Wanting Nothing More Than to Live

I posted a short version of this story on our Facebook several weeks ago, but I wanted to share the extended version here for you, our lovely readers.

I posted a short version of this story on our Facebook several weeks ago, but I wanted to share the extended version here for you, our lovely readers.

“This was not here during the war.” Andre, a 94 year old WW2 veteran with a slight French accent, said looking around. He had a slightly frustrated tone in his voice. We had picked up our luggage and were walking through the Guam International Airport to the exit. The drab airport infrastructure was almost an insult to his artistic memories of how everything had looked during the war.

“This is just the airport.” I said. “Wait ‘til we get outside.”

“Aha!” Andre declared excitedly as we walked through the exit doors of the airport into the damp humidity of Guam. “This heat I remember. Now it feels like I am back.”


This past March, at the invitation of the Best Defense Foundation, I joined their veterans of the Pacific for the anniversary of the Battle of Iwo Jima. We spent the first several days on the island of Guam exploring the old battle locations. One of the veterans returning for the first time since WW2 was TEC 5 Army Engineer, Andre C. It had been nearly 75 years since Andre was on Guam. His outfit (the 1885th Aviation Engineer Battalion) had the vital responsibility of building the airfields for the B-29s returning from their bombing missions.

WHAT THIS TASK INVOLVES: Please explain, in one to three sentences, why Andre says it feels like he is back once he walks out of the airport in the Guam story. None of the material has any bearing on this.

MATERIAL SUPPLIED:
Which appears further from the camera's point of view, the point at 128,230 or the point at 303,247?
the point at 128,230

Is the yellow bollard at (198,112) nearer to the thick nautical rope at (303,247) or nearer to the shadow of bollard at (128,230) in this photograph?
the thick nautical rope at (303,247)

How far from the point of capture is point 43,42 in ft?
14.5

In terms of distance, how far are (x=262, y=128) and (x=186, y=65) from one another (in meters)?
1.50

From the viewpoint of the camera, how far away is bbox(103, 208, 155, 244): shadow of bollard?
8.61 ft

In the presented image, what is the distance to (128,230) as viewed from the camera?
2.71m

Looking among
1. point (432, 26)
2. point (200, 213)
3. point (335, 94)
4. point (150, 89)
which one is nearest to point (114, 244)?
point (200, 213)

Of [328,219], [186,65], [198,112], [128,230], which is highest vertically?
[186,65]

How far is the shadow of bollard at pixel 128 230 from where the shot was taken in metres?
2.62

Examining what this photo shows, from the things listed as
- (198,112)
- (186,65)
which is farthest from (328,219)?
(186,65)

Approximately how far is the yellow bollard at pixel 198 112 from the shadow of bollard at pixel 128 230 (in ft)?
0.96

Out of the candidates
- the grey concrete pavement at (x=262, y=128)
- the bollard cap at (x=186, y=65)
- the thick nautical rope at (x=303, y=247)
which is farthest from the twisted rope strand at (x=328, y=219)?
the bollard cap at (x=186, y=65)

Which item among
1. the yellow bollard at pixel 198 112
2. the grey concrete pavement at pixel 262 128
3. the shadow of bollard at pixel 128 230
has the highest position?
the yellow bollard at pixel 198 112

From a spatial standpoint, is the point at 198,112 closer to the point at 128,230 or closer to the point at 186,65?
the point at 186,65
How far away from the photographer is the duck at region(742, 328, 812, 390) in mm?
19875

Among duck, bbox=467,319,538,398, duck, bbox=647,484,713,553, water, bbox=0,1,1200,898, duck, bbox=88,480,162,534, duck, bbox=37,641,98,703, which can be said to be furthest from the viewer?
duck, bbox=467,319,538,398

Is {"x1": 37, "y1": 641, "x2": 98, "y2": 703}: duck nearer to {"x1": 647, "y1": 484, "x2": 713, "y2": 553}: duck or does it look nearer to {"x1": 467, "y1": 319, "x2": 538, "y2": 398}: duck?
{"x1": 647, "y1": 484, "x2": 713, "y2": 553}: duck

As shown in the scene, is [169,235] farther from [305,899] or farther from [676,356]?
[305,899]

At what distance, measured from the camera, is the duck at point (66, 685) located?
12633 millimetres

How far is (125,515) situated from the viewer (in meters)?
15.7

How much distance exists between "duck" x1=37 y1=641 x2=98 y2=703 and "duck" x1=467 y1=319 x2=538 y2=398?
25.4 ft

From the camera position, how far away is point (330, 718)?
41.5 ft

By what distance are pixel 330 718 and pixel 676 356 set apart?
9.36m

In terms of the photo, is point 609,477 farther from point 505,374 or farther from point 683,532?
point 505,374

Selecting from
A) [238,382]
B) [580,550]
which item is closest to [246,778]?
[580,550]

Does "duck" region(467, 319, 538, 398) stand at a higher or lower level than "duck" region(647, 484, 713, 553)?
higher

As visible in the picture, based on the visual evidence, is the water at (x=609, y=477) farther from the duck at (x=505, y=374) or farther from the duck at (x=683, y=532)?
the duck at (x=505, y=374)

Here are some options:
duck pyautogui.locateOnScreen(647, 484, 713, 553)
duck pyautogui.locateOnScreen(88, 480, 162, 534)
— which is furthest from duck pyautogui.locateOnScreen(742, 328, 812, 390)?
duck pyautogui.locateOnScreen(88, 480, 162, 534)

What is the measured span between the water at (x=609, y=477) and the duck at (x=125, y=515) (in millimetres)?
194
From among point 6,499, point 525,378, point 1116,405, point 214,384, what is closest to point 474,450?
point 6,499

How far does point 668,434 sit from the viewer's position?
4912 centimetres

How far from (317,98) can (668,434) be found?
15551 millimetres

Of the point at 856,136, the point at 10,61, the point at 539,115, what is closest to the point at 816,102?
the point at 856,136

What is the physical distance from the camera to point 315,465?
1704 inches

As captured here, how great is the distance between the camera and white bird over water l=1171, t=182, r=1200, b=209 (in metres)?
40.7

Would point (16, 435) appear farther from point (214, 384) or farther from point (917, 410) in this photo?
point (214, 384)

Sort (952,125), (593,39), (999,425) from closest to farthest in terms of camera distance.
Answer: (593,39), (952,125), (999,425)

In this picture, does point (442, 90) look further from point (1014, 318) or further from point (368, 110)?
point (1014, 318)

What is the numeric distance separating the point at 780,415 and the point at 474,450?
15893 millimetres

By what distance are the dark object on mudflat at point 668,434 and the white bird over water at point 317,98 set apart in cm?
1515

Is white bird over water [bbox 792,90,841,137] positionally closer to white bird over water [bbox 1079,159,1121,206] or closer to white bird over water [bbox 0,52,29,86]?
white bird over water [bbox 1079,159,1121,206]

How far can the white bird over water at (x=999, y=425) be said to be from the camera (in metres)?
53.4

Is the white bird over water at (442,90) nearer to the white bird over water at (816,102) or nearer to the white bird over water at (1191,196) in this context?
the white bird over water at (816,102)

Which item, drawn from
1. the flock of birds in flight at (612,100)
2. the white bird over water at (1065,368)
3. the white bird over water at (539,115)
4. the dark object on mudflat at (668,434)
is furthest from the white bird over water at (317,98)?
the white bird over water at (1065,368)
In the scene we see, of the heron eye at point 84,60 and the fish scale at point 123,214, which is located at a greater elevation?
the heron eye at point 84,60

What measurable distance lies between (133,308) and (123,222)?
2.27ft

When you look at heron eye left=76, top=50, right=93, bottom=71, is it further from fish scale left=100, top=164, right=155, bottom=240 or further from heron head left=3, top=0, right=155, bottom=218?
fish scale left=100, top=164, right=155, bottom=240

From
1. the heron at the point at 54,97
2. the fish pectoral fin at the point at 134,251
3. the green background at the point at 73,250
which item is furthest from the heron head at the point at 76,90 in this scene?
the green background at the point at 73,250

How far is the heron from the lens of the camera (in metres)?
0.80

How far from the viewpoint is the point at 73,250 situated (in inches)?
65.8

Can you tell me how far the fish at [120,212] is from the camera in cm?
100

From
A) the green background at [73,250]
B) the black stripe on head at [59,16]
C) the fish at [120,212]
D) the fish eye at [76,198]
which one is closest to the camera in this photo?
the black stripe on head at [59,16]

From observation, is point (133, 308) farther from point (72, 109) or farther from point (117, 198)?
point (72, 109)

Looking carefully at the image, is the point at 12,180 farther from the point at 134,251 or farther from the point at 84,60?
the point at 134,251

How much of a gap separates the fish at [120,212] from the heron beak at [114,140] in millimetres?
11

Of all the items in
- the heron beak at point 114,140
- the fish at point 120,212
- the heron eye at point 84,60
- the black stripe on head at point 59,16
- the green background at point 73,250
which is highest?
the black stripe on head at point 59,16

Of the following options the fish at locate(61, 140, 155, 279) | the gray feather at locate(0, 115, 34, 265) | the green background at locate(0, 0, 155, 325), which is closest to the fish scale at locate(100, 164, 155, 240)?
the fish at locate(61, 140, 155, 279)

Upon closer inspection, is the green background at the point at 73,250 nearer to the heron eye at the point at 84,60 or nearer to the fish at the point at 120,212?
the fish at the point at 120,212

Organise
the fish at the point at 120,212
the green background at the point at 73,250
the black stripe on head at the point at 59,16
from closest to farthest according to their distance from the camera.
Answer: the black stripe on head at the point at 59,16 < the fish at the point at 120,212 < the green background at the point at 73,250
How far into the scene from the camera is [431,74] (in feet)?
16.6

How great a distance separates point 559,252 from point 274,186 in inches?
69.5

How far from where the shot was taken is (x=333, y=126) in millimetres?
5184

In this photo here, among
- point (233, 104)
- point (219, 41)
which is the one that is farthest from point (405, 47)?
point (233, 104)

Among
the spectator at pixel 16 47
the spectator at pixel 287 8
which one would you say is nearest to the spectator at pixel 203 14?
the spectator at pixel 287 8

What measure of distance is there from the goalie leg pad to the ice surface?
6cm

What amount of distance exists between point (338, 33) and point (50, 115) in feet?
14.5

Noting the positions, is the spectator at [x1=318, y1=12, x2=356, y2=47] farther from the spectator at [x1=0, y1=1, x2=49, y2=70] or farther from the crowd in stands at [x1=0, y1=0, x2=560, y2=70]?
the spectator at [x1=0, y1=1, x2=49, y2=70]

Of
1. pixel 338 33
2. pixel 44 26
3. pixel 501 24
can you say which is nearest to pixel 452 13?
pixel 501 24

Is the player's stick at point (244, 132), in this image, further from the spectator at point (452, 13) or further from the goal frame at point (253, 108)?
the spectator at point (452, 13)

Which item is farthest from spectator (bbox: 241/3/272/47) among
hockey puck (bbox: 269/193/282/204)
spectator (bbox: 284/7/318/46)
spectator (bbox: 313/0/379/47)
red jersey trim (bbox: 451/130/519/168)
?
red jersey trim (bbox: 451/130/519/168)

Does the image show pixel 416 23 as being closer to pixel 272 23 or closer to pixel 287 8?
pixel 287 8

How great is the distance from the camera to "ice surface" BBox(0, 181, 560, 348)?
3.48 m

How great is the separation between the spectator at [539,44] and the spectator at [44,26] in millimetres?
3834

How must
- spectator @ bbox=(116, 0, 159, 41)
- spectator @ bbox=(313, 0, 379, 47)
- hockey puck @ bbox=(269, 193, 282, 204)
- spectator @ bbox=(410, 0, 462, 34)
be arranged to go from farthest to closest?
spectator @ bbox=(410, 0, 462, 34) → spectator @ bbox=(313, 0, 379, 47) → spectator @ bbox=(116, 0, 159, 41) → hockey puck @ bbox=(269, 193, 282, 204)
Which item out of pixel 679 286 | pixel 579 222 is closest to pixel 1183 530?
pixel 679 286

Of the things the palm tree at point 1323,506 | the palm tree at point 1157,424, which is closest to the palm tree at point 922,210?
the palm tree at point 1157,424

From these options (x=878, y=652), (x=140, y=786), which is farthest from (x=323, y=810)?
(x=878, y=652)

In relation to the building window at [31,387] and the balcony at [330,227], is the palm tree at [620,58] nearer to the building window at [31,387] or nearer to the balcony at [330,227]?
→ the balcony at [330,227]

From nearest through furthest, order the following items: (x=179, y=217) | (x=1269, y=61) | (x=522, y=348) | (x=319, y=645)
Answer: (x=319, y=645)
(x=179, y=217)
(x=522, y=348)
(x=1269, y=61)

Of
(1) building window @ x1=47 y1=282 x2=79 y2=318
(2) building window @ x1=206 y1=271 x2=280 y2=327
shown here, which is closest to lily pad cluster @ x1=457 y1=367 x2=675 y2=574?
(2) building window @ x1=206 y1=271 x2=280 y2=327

RESPONSE BELOW: Walking out of the exit doors into Guam's damp humidity, Andre recognized the heat, which he said he remembered. Inside, the drab airport had frustrated him because it was not there during the war.